The design of the present volume is not to examine the various hypotheses advanced as to the mode by which the Son of God was assailed by Satan in the wilderness. Accepting, as the author unhesitatingly does, the received and orthodox opinion that the Temptation, as narrated by the Evangelist, is not allegorical, but what it professes to be, a veritable fact,-the representation, not of a mythical, but of an actual transaction,-he finds no difficulty in presenting it in a point of light which he does not remember to have seen hitherto attempted, viz., the identity, in all its essential features, of Christ’s temptation and those of the Christian.

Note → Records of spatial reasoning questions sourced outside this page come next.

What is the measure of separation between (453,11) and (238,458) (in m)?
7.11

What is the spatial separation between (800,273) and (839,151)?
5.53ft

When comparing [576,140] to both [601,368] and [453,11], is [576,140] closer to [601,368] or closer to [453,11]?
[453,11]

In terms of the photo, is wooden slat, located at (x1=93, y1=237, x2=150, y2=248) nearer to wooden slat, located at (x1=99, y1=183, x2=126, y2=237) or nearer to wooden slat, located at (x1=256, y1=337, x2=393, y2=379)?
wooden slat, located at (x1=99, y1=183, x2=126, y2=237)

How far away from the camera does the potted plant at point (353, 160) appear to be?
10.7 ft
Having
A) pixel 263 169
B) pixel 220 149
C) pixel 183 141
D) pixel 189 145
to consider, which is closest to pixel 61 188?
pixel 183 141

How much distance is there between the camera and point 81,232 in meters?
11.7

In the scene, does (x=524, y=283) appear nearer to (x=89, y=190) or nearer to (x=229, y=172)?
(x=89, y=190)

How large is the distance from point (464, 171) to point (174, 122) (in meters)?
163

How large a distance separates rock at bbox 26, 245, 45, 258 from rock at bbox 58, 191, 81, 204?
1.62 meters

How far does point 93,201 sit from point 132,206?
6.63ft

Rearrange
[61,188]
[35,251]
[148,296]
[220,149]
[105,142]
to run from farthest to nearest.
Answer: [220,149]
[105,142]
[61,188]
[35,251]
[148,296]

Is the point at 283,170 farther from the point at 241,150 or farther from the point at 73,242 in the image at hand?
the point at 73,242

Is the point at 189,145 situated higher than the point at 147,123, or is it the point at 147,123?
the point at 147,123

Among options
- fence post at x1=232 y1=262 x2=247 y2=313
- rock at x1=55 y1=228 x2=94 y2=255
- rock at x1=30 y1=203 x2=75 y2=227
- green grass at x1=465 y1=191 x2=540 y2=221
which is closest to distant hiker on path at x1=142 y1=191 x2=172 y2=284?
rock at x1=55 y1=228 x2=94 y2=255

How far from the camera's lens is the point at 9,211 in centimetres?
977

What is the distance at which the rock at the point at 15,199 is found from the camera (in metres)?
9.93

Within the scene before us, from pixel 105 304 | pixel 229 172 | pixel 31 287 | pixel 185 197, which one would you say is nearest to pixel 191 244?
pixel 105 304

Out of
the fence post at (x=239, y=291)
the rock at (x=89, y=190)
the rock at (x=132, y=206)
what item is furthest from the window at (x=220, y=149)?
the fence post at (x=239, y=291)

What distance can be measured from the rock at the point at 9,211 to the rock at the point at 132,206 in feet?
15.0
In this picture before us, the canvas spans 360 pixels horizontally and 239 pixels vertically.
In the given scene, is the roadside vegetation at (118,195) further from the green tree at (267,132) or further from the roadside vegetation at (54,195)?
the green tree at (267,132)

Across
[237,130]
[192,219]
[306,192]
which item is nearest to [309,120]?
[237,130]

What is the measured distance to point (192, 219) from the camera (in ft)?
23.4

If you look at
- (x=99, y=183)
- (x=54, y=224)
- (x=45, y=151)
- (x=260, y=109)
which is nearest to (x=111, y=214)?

Acceding-as we are bound-to the inspired declaration that our Lord was “tempted in all points like as we are,” it follows that there must exist a corresponding coincidence in the collision of Christ with Satan, and the spiritual conflict in which every good man is engaged of the same nature and with the same foe. We do not, therefore regard a single attack of Christ by the Devil as not having its counterpart, in some degree, with the experience of every Christian. Nor can we imagine a fact more instructive and consolatory to those who, from the same source and with the same weapons, “are in heaviness through manifold temptations,” than the assurance of the personal and perfect oneness of the tempted Head of the Church-as its great sympathetic nerve-with the tempted members of His Body.
The author devoutly trusts that the study of this entwined interest of Christ and His people-however imperfectly presented-may, with the blessing of the Holy Spirit, prove as soothing and sanctifying to the mind of the reader, as its discussion in these pages has been to his own. To the Divine benediction of the Triune God, and to the gracious acceptance of the one tempted Church of Christ, he prayerfully and affectionately commends the volume.